The proposal is mostly designed this way to make sure existing code is valid. One could add something "with_addr", but I am not convinced that it is really worth it.

zombot · 7 months ago

Does C allow Unicode identifiers now, or is that pseudo code? The code snippets also contain `&`, so something definitely went wrong with the transcoding to HTML.

Besides the sibling comment on C23, it does work fine on GCC.

https://godbolt.org/z/qKejzc1Kb

Whereas clang loudly complains,

https://godbolt.org/z/qWrccWzYW

qsort · 7 months ago

Quoting cppreference:

An identifier is an arbitrarily long sequence of digits, underscores, lowercase and uppercase Latin letters, and Unicode characters specified using \u and \U escape notation(since C99), of class XID_Continue(since C23).

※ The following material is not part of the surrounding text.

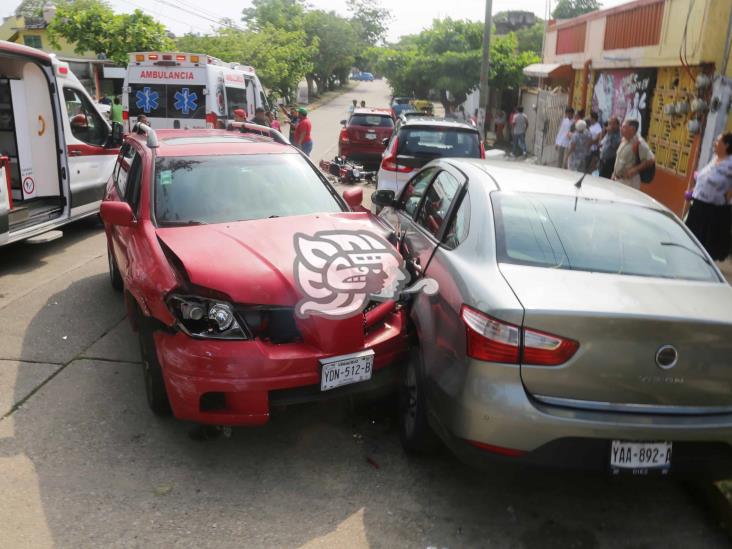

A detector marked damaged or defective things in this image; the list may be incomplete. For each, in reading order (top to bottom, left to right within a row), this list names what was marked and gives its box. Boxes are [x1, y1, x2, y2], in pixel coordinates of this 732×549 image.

broken headlight [166, 296, 249, 338]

A valid identifier must begin with a non-digit character (Latin letter, underscore, or Unicode non-digit character(since C99)(until C23), or Unicode character of class XID_Start)(since C23)). Identifiers are case-sensitive (lowercase and uppercase letters are distinct). Every identifier must conform to Normalization Form C.(since C23)

In practice depends on the compiler.

dgrunwald · 7 months ago

But the source character set remains implementation-defined, so compilers do not have to directly support unicode names, only the escape notation.

Definitely a questionable choice to throw off readers with unicode weirdness in the very first code example.

Implementation-defined until C99, explicitly possible via UCNs aince c99, possible with explicit encoding since C23, but literals are still implementation defined.

unwind · 7 months ago

I can't even view the post, I just get some kind of content management system-like with the page as JSON or something, in pink-on-white. I'm super confused. :|

The answer to your question seems to (still) be "no".